Day 4: No More Barriers
Day 4
No More Barriers
When the angels had left them and returned to heaven, the shepherds said to one another, “Let’s go straight to Bethlehem and see what has happened, which the Lord has made known to us.” They hurried off and found both Mary and Joseph, and the baby who was lying in the manger. After seeing them, they reported the message they were told about this child, and all who heard it were amazed at what the shepherds said to them. But Mary was treasuring up all these things in her heart and meditating on them. Luke 2:15–19
Since I filled you in on mine and Missy’s adventure in potty training (and all the toilet paper that came with it), I may as well fill you in on April 14, 2014—another adventurous day in our history, and one I consider the second most important day in my life (second only to the day I met Jesus). Why? Because it’s the day I brought Missy home from Haiti.
Because of Haiti’s proximity to the US—it’s only about a 90-minute flight from Miami—I had the privilege of visiting Missy multiple times during our two-year adoption process. Unlike some of my friends who’ve adopted from distant countries like China, Africa, or Russia, and didn’t get to meet their kids until they traveled to their birth country to bring them home at the very end of the adoption process, Missy and I had the opportunity to spend two, three and even four days at a time together before our adoption was finalized. She’d even gotten into the habit of calling me “mama blan” (which means white mama in Creole), but since she associated me with short visits and presents, I think what she really meant by mama was “Santa with wider hips!” And since we had the blessing of establishing some semblance of relationship over the twenty-four months prior to April 14, 2014, I wasn’t expecting such a huge shift to take place in my heart on our “Gotcha Day” (the day she actually came home to Tennessee). I mean, I knew that finally getting to bring her home was going to be significant . . . I just didn’t know it was going to be seismic.
I can remember almost every detail of that day. The way she grabbed my hand and her eyes got really wide when the plane began to taxi toward takeoff in Port-au-Prince. The relief that washed over me when we stepped off the plane in Miami, on US soil for the first time. The way she giggled and wiggled in the long line at Customs. The peace that kept me grounded while it was taking so long for our paperwork to get processed in the Homeland Security and Immigration office that it looked like we were going to miss our connecting flight home to Nashville. The way she fell asleep on my lap once we finally made it on board and got settled into the back of that tiny plane. I can vividly remember the way we could hear our welcome home crowd cheering after we got off the plane in Nashville and began to walk toward baggage claim. We could hear them long before we could see them! I remember the way a famous country music star walking near us arrogantly assumed the boisterous crowd was cheering for him only to be shocked when they completely ignored him and his entourage because they only had eyes for a sweaty middle-aged mom and her newly adopted four-year-old.

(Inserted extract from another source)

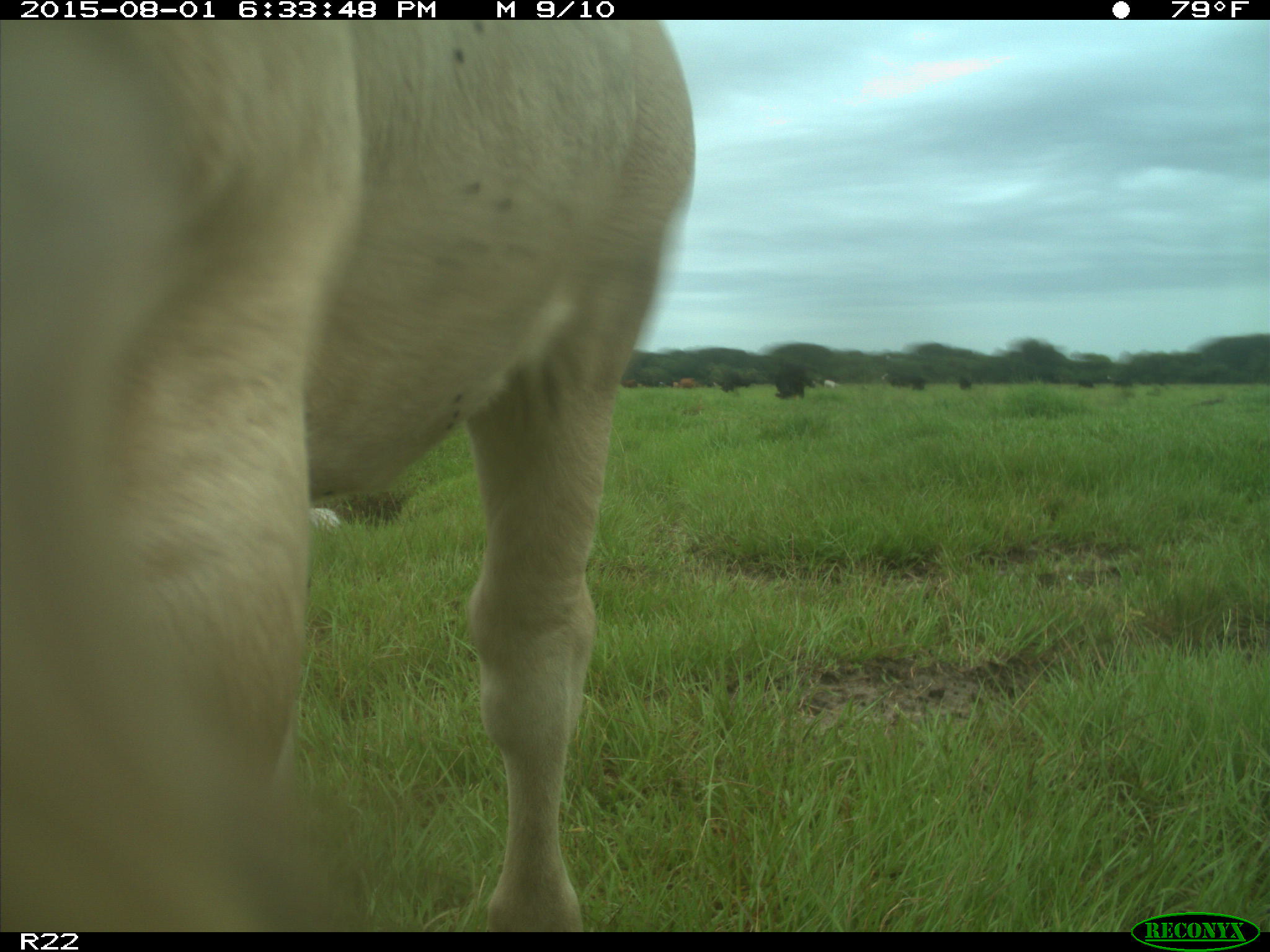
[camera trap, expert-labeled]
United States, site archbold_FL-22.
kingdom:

But what I remember most—the memory that’s the absolute highlight in an entire day of highlights—is the way I felt that first night at home, sitting on the bed next to her after she’d fallen asleep from sheer exhaustion. I remember being so overwhelmed with love for this little thirty-four-pound peanut that I had the literal, physical sensation of my chest expanding. The feelings of love and joy and gratitude and fulfillment were so big and so visceral, I felt like my ribs had to move over and make room.
I realized later that our first night at home was the first time there was no barrier between us. No reality that I had to leave her in the orphanage and fly back to America. No potential of yet another adoption delay. Nobody translating English to her or Creole to me. No lost Internet connection. Not even a dear friend holding a welcome sign or fervently praying. It was just the two of us. That’s when the profound gift of parenthood matured from conceptual to concrete. From my longing for a child to a little girl under a Pottery Barn duvet whose eyelids fluttered while she dreamed and beautiful brown skin that smelled like cinnamon and coffee. Watching my daughter sleep that first night is among the purest, truest things I’ve ever experienced.
And Jesus’ incarnation—when He left His celestial home and came to the world He created as God in the flesh—is infinitely better than that first night I experienced with Missy in our home. It’s the moment the barrier between heaven and earth—between God and His people—dissipated. There in the wide-eyed wonder of a teenaged mom named Mary—who had a much more unconventional experience when it came to becoming a mom than I did!—we see the miracle of God with us begin to unfold.
- Do you tend to be more of a concrete thinker or a creative processor?
- How often do you ponder the miracle of an accessible Savior—that we can intimately know Jesus?
- Why do you sometimes forget that there’s no barrier between you and God anymore? How might life be different for you if you approached God with the confidence that there are no more boundaries between the two of you, and that He delights over you, even as you sleep?